If you’re in North America and sexually active, take heed: Drug-resistant gonorrhea has come ashore.

Gonorrhea is one of the most common sexually transmitted infections, with more than 100 million cases per year worldwide. Also known as "the clap," it can be spread by contact with an infected person's mouth, vagina, penis or anus. Signs of gonorrhea include a burning sensation during urination and discharge from the genitals, but in some cases, a person exhibits no symptoms. If left untreated, gonorrhea can lead to scarring of the urethra or fallopian tubes, meningitis, infertility and heart valve infections.

A strain of gonorrhea able to dodge the most common treatment, the oral antibiotic cefixime, was first discovered in Japan several years ago and has since spread throughout Asia and Europe.

“An era of untreatable gonorrhea may be approaching, which represents an exceedingly serious public health problem,” World Health Organization officials warned in a December article in the journal Future Microbiology.

Now, a new study published in the Journal of the American Medical Association confirms that cefixime resistance is cropping up in North America at an alarming rate. The researchers examined 291 people that came into a Toronto health clinic with gonorrhea infections. Of the 133 patients that returned for a follow-up examination, nearly 7 percent did not respond to treatment.

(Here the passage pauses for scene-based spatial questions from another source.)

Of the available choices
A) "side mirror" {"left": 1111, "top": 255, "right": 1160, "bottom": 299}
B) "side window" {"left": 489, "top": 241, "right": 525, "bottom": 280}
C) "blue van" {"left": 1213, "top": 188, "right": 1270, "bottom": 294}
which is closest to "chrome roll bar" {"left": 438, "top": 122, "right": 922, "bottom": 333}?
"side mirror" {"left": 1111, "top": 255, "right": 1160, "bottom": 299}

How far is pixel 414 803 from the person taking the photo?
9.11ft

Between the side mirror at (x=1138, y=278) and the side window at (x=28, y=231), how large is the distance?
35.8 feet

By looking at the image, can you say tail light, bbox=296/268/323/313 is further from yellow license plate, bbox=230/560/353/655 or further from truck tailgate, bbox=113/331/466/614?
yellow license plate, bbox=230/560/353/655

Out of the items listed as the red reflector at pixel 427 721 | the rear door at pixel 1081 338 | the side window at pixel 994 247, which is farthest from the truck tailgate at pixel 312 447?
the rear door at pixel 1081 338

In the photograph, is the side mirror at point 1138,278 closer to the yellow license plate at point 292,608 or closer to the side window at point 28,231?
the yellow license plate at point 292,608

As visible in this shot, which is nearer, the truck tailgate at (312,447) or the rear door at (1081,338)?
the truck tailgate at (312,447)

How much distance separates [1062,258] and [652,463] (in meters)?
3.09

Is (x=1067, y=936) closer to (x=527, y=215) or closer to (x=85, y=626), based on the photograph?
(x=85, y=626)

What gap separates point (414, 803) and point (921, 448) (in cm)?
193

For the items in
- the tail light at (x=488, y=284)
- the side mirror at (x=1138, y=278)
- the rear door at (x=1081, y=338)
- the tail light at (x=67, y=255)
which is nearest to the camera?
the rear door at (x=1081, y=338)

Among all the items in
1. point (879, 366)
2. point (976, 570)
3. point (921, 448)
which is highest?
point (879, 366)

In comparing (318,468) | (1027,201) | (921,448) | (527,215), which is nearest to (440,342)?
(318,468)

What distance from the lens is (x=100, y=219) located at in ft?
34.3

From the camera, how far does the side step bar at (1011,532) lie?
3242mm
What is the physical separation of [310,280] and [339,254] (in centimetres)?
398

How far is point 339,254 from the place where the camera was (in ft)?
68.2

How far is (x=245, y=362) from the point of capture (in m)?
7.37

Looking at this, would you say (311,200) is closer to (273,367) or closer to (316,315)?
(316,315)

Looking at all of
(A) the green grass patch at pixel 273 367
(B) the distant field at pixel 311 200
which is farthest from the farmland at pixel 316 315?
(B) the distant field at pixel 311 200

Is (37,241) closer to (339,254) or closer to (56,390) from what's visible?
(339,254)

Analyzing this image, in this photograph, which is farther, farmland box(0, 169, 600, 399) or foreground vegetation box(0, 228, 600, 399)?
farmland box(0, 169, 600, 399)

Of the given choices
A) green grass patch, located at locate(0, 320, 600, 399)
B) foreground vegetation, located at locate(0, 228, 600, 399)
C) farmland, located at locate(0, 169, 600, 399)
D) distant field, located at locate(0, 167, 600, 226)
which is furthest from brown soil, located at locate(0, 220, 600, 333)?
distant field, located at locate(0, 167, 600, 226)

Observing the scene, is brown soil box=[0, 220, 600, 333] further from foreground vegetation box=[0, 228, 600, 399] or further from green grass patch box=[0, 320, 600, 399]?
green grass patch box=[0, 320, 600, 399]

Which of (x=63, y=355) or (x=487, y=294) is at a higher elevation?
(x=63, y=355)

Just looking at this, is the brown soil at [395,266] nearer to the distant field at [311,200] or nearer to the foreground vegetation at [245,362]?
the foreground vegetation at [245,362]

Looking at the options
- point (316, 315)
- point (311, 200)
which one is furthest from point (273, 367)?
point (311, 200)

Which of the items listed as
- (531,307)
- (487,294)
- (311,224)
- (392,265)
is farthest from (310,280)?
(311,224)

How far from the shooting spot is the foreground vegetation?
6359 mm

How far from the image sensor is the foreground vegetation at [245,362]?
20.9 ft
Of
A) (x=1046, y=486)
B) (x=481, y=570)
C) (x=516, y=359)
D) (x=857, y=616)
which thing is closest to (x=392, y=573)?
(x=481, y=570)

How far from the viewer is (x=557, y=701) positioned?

For decades, the bacteria Neisseria gonorrhoeae has developed the ability to evade cures that humans throw at it. It became resistant to sulfonamides in the 1940s. Next to fail were penicillins and tetracyclines in the 1970s and 1980s. By 2007, another class of drugs, the fluoroquinolones, proved ineffective in the U.S. The cephalosporins -- cefixme and ceftriaxone -- have been our last line of defense since then.

The results of the JAMA study could be a bit skewed, since the clinic observed primarily serves men who have sex with men, a group in which drug-resistant gonorrhea is more common. But judging by the spread of past sexually transmitted infections, including the AIDS epidemic, there’s every reason to expect the disease should and will be a universal pubic health concern. In Europe, sexually transmitted infections including gonorrhea have been on the rise in all kinds of demographic groups since the early 2000s.

Researchers have found that in Sweden, half of the diagnoses of gonorrhea in heterosexual men seem to be acquired outside of the country, illuminating potential import pathways for antimicrobial resistant strains.

“The rise in gonorrhea among heterosexuals in Sweden and the UK in particular cannot be linked solely to increased testing, and unsafe sexual behavior is an important contributor,” European Center for Disease Prevention Control officials wrote last July.

Health agencies in the U.S. and abroad have seen the warning signs of the threat for years, as doctors had to use increasingly higher concentrations of cefixime to knock out N. gonorrhoeae.

Last August, the U.S. Centers for Disease Control and Prevention changed its recommendations for treating gonorrhea in an effort to stem the rising levels of drug resistance. Instead of using cefixime as a first-line treatment, the CDC said doctors should instead use a combination therapy with ceftriaxone and another antibiotic, like azithromycin or doxycycline.

By scaling back the use of cefixime, public officials hope to create a less resistance-prone environment for the gonorrhea bacteria. Heavy antibiotic use, especially if there’s just one or two drugs aimed at a bug, tends to lead to antibiotic resistance as drug resistant mutants arise and quickly find themselves kings of the microbial mountain.

But now, with the global spread of drug-resistant gonorrhea only further solidifying, changing treatment recommendations may only be a stopgap measure, public health officials warn.

“Reinvestment in gonorrhea prevention and control is warranted. New treatment options for gonorrhea are urgently needed,” the CDC wrote.